The United States is the leading nation in the world when it comes to cyber capability, with China being the closest competitor for the title, even surpassing the United Kingdom. Since China is the closest to the US in terms of cyber capability, I will mostly be focusing on China vs the US, though I may bring up some other countries to compare with the two. While China has become very technologically advanced in the past few years, their digital economy has not caught up to the US, and probably won’t for at least the next few decades. This doesn’t mean that the US is invincible, however, since cyber-attacks can come from all over the world, and even from your own citizens.

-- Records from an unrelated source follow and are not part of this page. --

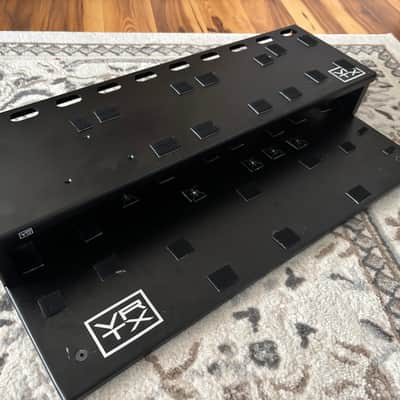 Vertex Tour Compact Pedalboard MKII with TC1 Riser 2022 - Present - Black image 1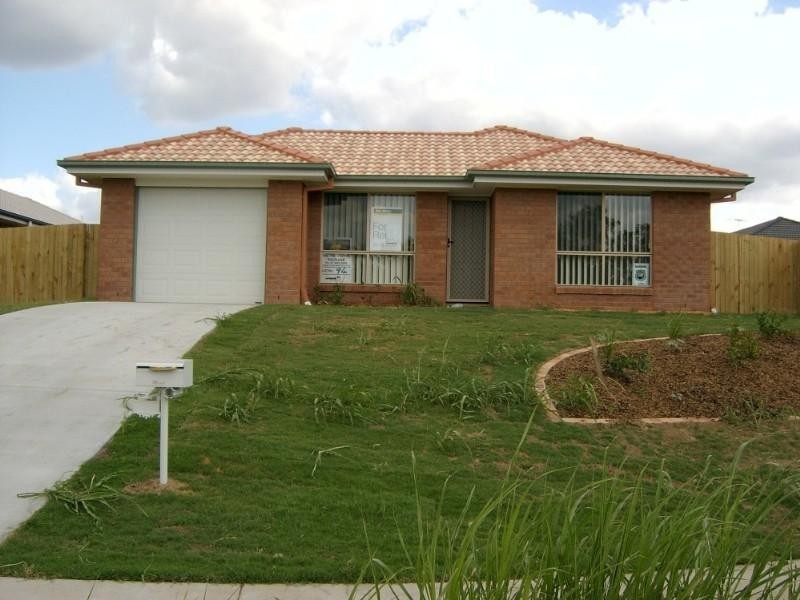101 Anna Drive, Raceview QLD 4305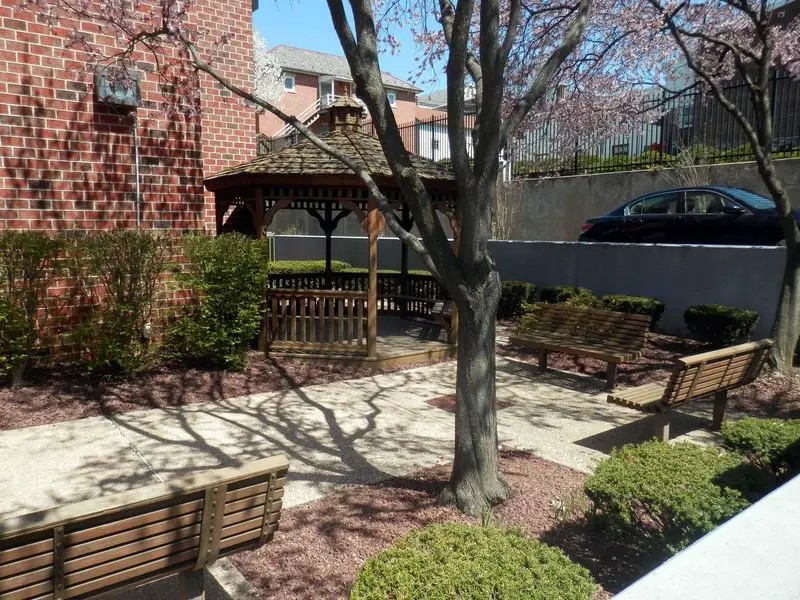 120 E Franklin St Property Photo 5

One thing that puts the US at a disadvantage is hackers. Hackers can come from any country and are hard to track down, and even harder to incarcerate. Many ethical hackers in the US are not likely to fight back against hackers from other countries due to how legally constrained hacking is the US. Having rules and legal codes for US hackers isn’t a bad thing on its own, but the lack of action against hackers from other countries has put the US at not only a disadvantage, but also a major risk, since a loss of crucial information could be the disastrous on a nationwide scale. You don’t even need to be the most technologically advanced to successfully hack someone, so the US and its heavy reliance on technology can actually be considered a disadvantage in some scenarios.
China’s cyber security law only came into effect in 2017, and the goal of cyber security in the nation today is to create a separate cyberspace used only by their own nation that can make information the crosses the Chinese border transparent. If the nation actually manages to successfully create a separate cyberspace, then that could completely change the game in terms of cyber and military capabilities.